■ **SELECTED EXCERPT**
Total Arts Council funding received by YouWriteOn since June 2005: £84,896

I’m particularly interested by the £11,000 paid last October: the grants information form states that this amount was paid to Edward Smith of YouWriteOn.com to fund “A major new writing competition in partnership with Random House. This will give new writers the opportunity to have their books published by a major publisher”. I’m intrigued to know more about this competition: this funding was approved four months ago, and yet no announcement of any competition has yet been made. I wonder what Random House will have to say about that?

This Arts Council England funding, plus the £11,000 or so which YouWriteOn has received as a result of its vanity publishing operation, works out to a rather nice turnover of around £27,400 each year—impressive for a start-up business which seems to be run by just one man. It’s worth noting that there are a few layers of potential income that I’ve not included here:
  • Its original vanity-publishing package, which it runs in association with Legend Press, costs £399, £699, £899 or £1,499, depending on which package you choose.

■ **PROVIDED RECORDS**
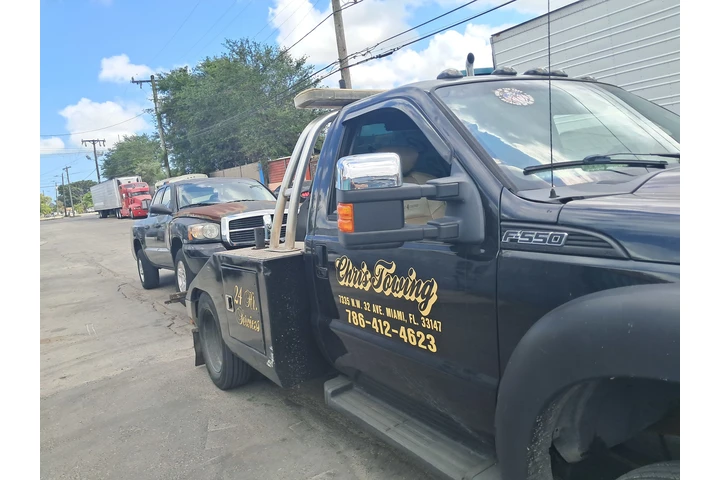 COMPRO JUNK CARS CASH image 1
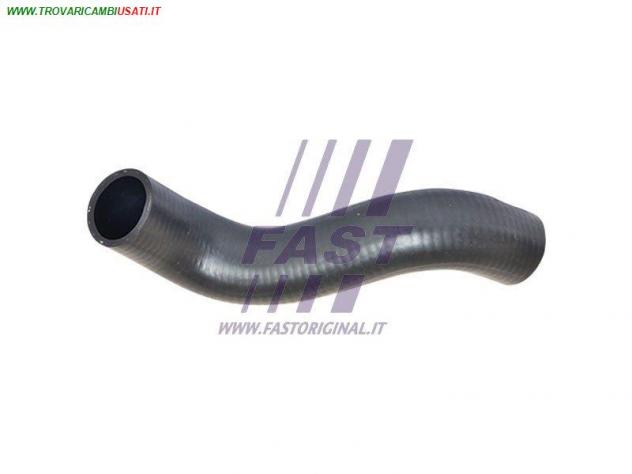 TUBO RADIATORE MERCEDES SPRINTER 95 901-905 RADIATORE SX SUP FT61540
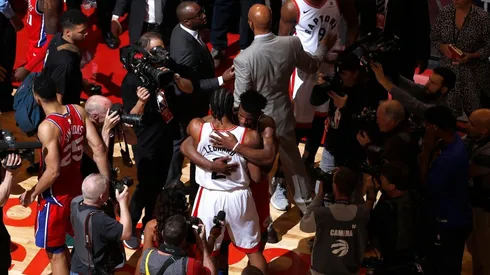 NBA escogió los momentos más 'clutch' de toda la década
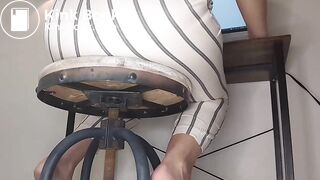 Poop in pants - video 14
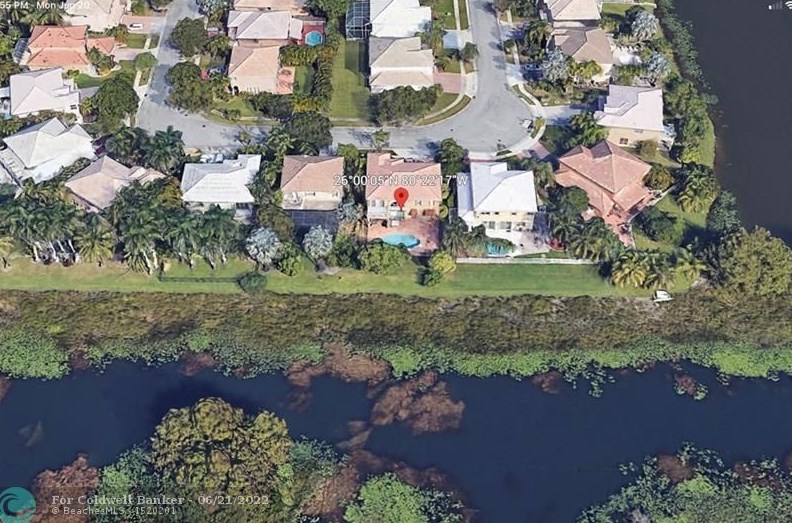 16868 7th St, Hollywood, FL 33027-1026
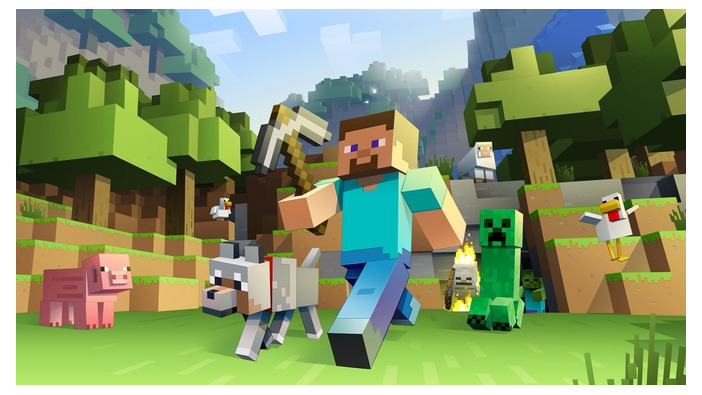 『マインクラフト』はNFTをサポートしない…利益追求を助長し、プレイヤーの喜びや成功と矛盾しているため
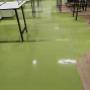 commercial cleaning in perth school
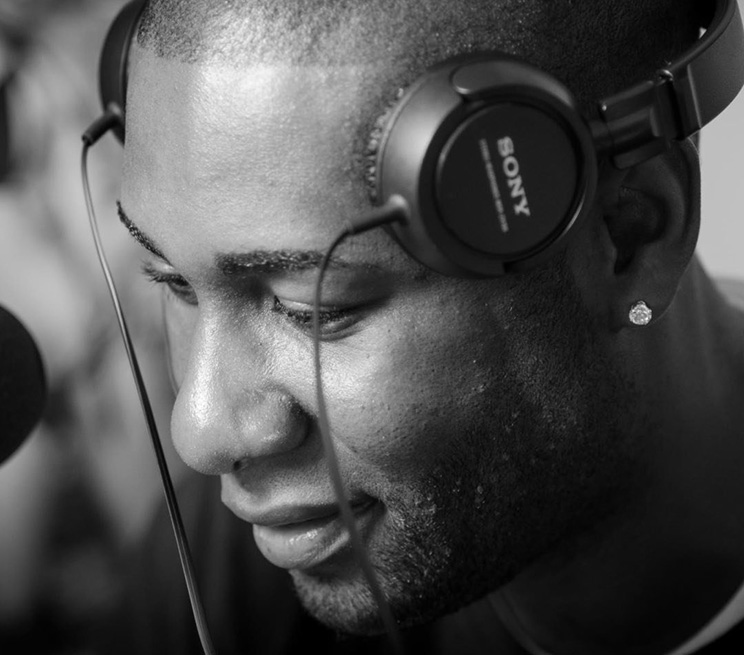 DJ Paterson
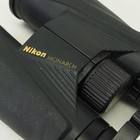 Nikon Monarch 8x42 Waterproof Binoculars 6 3 Degree Black Case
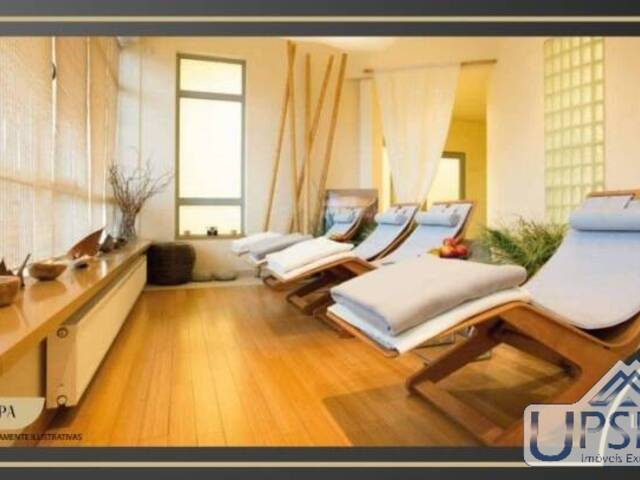 Apartamento para Venda em São José dos Campos - 4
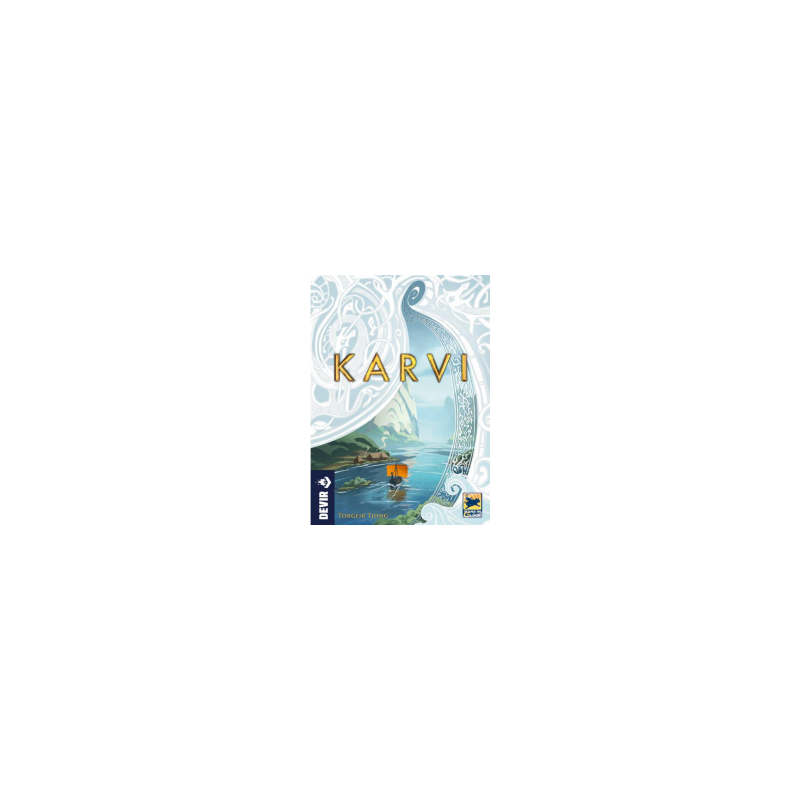 Karvi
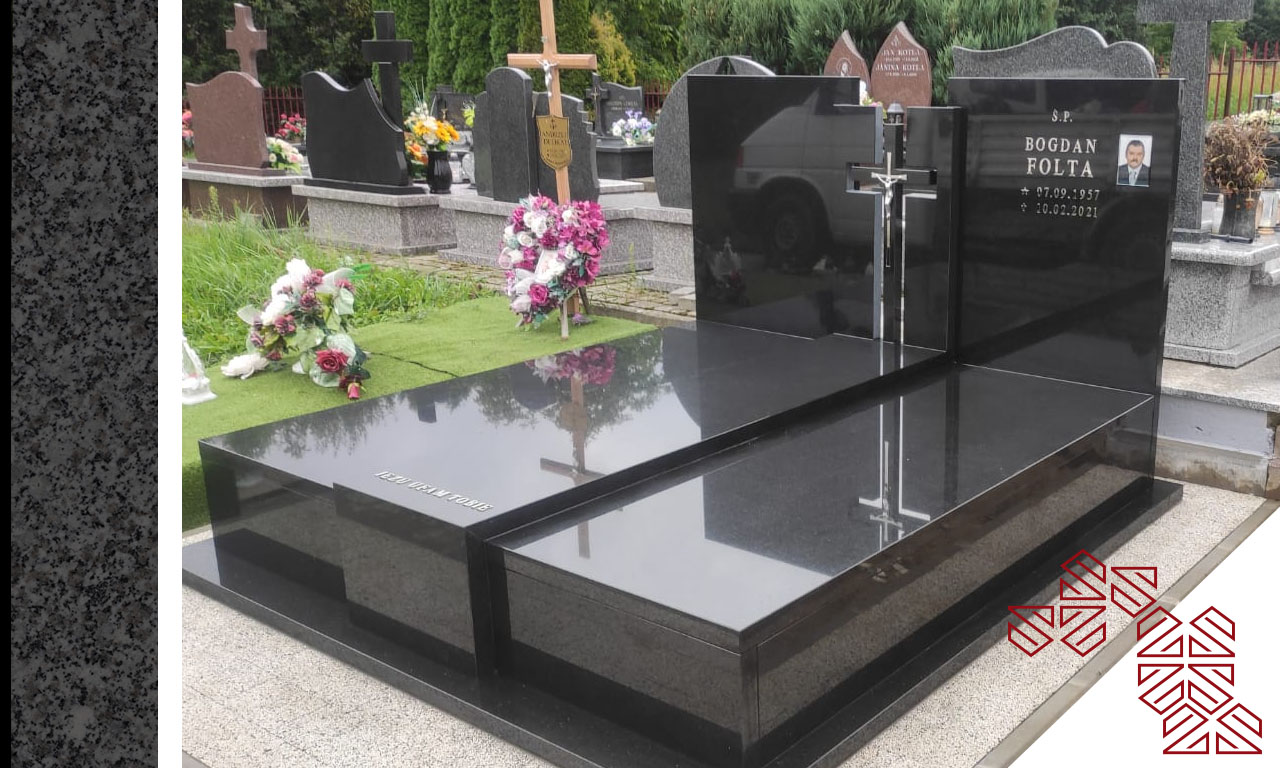 nagrobki podwójne Rzeszów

■ **PROBLEMS AND TASKS**
- 1) In the text on YouWriteOn's funding, what amount did the grants information form say was paid to Edward Smith last October?
- 2) Write the next part of the text on YouWriteOn's funding, picking up right after its final sentence.
The items were gathered from a separate source.

■ **RESPONSES TO THE EXERCISE**
- 1) £11,000.

- 2)
  • YouWriteOn runs a paid-for critiquing service: prices start at £75 for a short story of up to 3,000 words, and then increase with your page count: a report on a 400-page novel would set you back £550. Writers are asked to state which three advisors they'd prefer to comment on their work: while the people who provide these reports do seem reputable and experienced (although I haven't checked out any of the names), I could find no guarantee that anyone would get the advisor(s) they requested.

  • It’s not yet clear how many books YouWriteOn/Legend has vanity-published at £39.99 each and it seems that not all books have yet been published, so the initial income from this will almost certainly reach a figure higher than the £10,906.35 I quoted yesterday.

  • YouWriteOn will continue to earn money from every one of the sales of those vanity-published books as their writers work to sell them.

Meanwhile, I’ve found this quote about YouWriteOn and the man who runs it, Edward Smith, buried in the depths of this PDF from Arts Council England:

Edward Smith, YouWriteOn’s director, provided the design spec for the site, and manages it from day to day, with some support from web company ZARR. In terms of user experience, the site is clunky, full of broken links and difficult to navigate, with forums that mysteriously open at particular hours only. Nonetheless, YouWriteOn.com has 6,000 members, and receives millions of page views a month. There is clearly a hunger for these services. (Edward used to work in a Citizens Advice Bureau and sees his work as being about information and empowerment.)
(Bolding mine: I added the link to YouWriteOn's "web company", too: perhaps it knows what's happened to the forum.)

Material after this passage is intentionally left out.